Action-value function

$Q^\pi(s, a)$

This goes one step deeper:

“If I take this action right now, how good does that make my future?”

Think of it like asking two questions at each node of a pricing tree:

If I exercise now, what’s my payoff?
If I hold, what could I gain later?

That’s your Q-function.

In our option case, we are literally learning:

Q(state, exercise) vs
Q(state, hold)

and then simply choosing whichever has the higher Q-value, that becomes the learned exercise rule.

Pretty cool, right? The agent is basically rediscovering optimal exercise boundaries on its own.

Markov Decision Processes (MDPs):
Turning Finance into Decisions

To make all this concrete, RL wraps problems into what’s called a Markov Decision Process (MDP). Don’t let the name scare you.

It just means:

“Tomorrow depends only on what I know and do today, not on the entire past.”

Formally, we describe an MDP with:

S - the set of possible states (like price & time)
A - the actions (exercise or hold)
P(s’|s,a) - how the world moves from one state to another
R(s,a) - the reward you get for each action
γ - your discount factor from earlier

In option pricing, that assumption fits perfectly.

If your state includes the current price and time to maturity, and the underlying follows Geometric Brownian Motion (GBM), then the next state depends only on those two.

So our environment for options is elegantly simple:

$s_t = (S_t, t)$

Every decision the agent makes depends on just that snapshot, not on yesterday’s full path. This is what allows RL to learn efficiently and generalise.

Bellman Equations: The Logic of Looking Ahead

The Bellman equation is the backbone of RL.

Here’s the golden insight behind almost all RL algorithms:

“The value of being in a situation = what you get now + what you expect to get later.”

That’s the Bellman equation in plain language.

Mathematically, for a given strategy pi:

$V^\pi(s) = \mathbb{E}[R_{t+1} + \gamma V^\pi(S_{t+1}) \mid S_t = s]$

It’s just a mathematical recursive version of:

“Today’s worth = today’s reward + discounted value of tomorrow.”

And for the optimal strategy, we simply take the max over all actions. You don’t need to memorise formulas, just remember this mental model:

RL algorithms keep tweaking their estimates of value until they satisfy this relationship. If you’ve ever used a binomial tree to price an option, this will click immediately:

At each node, you calculate:

“Value = discounted expected value of next step”
“For options: take the max between continuing and exercising.”

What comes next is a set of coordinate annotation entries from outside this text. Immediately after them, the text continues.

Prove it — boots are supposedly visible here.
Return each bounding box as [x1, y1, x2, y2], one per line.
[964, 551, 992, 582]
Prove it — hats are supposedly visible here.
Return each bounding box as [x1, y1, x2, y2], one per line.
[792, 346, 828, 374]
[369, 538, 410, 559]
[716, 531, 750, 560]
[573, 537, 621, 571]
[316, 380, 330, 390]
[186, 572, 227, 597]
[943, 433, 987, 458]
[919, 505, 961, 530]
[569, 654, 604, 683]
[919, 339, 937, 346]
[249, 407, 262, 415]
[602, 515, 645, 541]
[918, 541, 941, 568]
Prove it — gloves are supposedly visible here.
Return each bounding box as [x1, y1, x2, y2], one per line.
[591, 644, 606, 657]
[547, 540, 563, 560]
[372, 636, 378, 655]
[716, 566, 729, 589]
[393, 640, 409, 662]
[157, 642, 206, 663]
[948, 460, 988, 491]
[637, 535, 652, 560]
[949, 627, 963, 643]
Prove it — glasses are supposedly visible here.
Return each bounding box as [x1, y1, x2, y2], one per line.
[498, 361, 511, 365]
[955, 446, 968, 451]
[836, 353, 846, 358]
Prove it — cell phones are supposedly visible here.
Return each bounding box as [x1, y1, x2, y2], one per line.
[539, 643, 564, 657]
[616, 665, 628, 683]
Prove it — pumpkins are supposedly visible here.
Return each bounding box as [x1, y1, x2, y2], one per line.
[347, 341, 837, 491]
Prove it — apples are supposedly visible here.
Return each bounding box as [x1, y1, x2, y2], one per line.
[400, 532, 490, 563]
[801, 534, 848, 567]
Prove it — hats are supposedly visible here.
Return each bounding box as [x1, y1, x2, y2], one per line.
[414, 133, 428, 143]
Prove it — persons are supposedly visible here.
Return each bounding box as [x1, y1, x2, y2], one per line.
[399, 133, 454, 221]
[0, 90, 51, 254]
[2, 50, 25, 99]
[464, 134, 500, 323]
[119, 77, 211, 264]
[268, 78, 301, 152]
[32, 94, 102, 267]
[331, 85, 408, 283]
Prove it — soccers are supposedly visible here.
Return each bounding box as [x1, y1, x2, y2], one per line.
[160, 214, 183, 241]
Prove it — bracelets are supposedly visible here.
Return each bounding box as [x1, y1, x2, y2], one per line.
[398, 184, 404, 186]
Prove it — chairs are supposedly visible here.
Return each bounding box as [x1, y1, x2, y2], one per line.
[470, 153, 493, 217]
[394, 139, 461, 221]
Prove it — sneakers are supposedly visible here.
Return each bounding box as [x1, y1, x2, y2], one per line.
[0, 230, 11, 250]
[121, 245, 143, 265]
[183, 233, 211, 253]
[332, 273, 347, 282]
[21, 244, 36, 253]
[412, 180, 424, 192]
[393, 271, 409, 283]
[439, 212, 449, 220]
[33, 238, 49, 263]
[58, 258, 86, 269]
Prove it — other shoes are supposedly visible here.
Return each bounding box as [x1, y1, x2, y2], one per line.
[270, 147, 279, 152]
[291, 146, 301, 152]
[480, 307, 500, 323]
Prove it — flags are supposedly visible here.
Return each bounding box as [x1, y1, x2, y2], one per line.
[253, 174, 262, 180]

That’s literally the Bellman equation at work. Classical methods solve it with backward induction. RL learns it through experience, by simulating millions of price paths until the recursion naturally holds. So, when we train an RL agent for options, what it’s really doing is:

Learning to perform backward induction without us hardcoding the math.

And that’s the moment where finance meets AI beautifully.

A Map of RL Methods

RL is a big zoo of algorithms. Let’s organise it along a few important components that actually matter for us.

1. Model-based vs Model-free

Model-based RL

A model-based agent tries to understand how the world works before acting.
It learns (or is given) a model of how actions change the environment, like having a mini “mental simulator” of the market.

It can then plan ahead:

“If I sell now, the price might move this way; if I hold, this might happen instead.”

Model-free RL

You don’t try to estimate the full dynamics.
You directly learn value functions or policies from interactions.
This is what we will use for options.

A model-free agent skips the “world modeling” part, it learns purely from experience.
It doesn’t try to predict what the market will do, it just keeps trying things, seeing rewards, and adjusting.

It’s like a trader who learns by doing:

“Whenever I exercised early, I lost potential upside, maybe waiting works better.”

This trial-and-error style is more data-hungry but often more flexible when the world is too complex to model.

Model-free RL can be simpler and more flexible than analytic solutions, especially in high dimensions.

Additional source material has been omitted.